2.4.22. Prove that for any positive sequence $\left\{a_{n}\right\}$, $$ \begin{array}{l} \varliminf_{n \rightarrow \infty} \frac{1}{a_{n}}=\frac{1}{\varlimsup_{n \rightarrow \infty} a_{n}} \\ \varlimsup_{n \rightarrow \infty} \frac{1}{a_{n}}=\frac{1}{\underline{\lim }_{n \rightarrow \infty} a_{n}} \end{array} $$ (Here $\left.\frac{1}{+\infty}=0, \frac{1}{0^{+}}=+\infty\right)$.
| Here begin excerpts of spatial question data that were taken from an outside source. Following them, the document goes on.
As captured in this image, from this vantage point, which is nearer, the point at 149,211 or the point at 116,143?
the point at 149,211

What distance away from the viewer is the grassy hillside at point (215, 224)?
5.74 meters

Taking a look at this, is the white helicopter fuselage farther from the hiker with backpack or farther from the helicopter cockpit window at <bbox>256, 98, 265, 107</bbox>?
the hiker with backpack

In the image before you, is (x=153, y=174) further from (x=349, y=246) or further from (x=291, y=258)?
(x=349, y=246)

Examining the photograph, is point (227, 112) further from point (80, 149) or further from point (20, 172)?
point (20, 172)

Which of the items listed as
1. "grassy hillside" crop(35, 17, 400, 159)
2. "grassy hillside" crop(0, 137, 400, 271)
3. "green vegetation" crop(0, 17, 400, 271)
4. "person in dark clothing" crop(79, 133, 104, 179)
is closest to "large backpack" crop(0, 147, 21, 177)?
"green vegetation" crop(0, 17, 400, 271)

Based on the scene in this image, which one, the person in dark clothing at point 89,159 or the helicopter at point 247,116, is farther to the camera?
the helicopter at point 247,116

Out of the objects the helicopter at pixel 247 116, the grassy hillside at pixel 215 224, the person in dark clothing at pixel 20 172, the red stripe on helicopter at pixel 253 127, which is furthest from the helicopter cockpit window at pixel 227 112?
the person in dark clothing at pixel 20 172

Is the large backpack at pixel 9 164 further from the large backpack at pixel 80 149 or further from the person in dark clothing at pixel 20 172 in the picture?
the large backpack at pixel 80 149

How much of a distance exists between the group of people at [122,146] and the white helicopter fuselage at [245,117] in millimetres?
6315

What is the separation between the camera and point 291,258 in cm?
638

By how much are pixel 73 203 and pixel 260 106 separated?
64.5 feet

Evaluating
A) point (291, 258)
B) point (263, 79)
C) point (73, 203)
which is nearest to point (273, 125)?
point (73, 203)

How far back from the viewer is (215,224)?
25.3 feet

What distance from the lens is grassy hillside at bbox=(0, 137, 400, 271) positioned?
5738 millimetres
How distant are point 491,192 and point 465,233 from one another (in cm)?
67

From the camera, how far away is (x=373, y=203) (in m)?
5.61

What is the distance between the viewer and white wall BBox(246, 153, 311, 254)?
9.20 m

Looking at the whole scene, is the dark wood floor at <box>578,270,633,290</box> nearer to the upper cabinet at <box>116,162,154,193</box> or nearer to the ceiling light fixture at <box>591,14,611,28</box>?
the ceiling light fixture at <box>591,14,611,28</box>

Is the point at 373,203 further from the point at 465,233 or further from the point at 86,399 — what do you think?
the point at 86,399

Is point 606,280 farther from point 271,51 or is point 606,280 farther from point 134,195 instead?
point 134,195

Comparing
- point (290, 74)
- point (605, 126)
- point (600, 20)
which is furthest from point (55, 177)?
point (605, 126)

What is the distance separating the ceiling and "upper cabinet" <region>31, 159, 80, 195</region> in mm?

What does "$\frac{1}{0^{+}}=+\infty$" in the brackets mean in this context? Why isn't it undefined? If I am proving the case that $\varlimsup_{n \rightarrow \infty} a_{n}$ = $0$, can I say that it is equal to $0^+$ so that I can make the factor to become $+\infty$ ?
In the brackets you see the definitions. That is why it is not undefined. These definitions are standard for the positive extended real number line. (https://en.wikipedia.org/wiki/Extended_real_number_line#Arithmetic_operations)
It is when $\varlimsup_{n \rightarrow \infty} a_{n}$ = $0$ that the in-context meaning of $\frac{1}{0^{+}}=+\infty$ becomes clear, recalling that your sequence is positive. Your first task is then to show that $$\varliminf_{n \rightarrow \infty} \frac{1}{a_{n}}=+\infty.$$
When $\varlimsup_{n \rightarrow \infty} a_{n}$ = $0$ the notation $0^+$ is appropriate, and makes sense, again keeping in mind that your sequence is positive.
Briefly, that answer to your last question is "yes".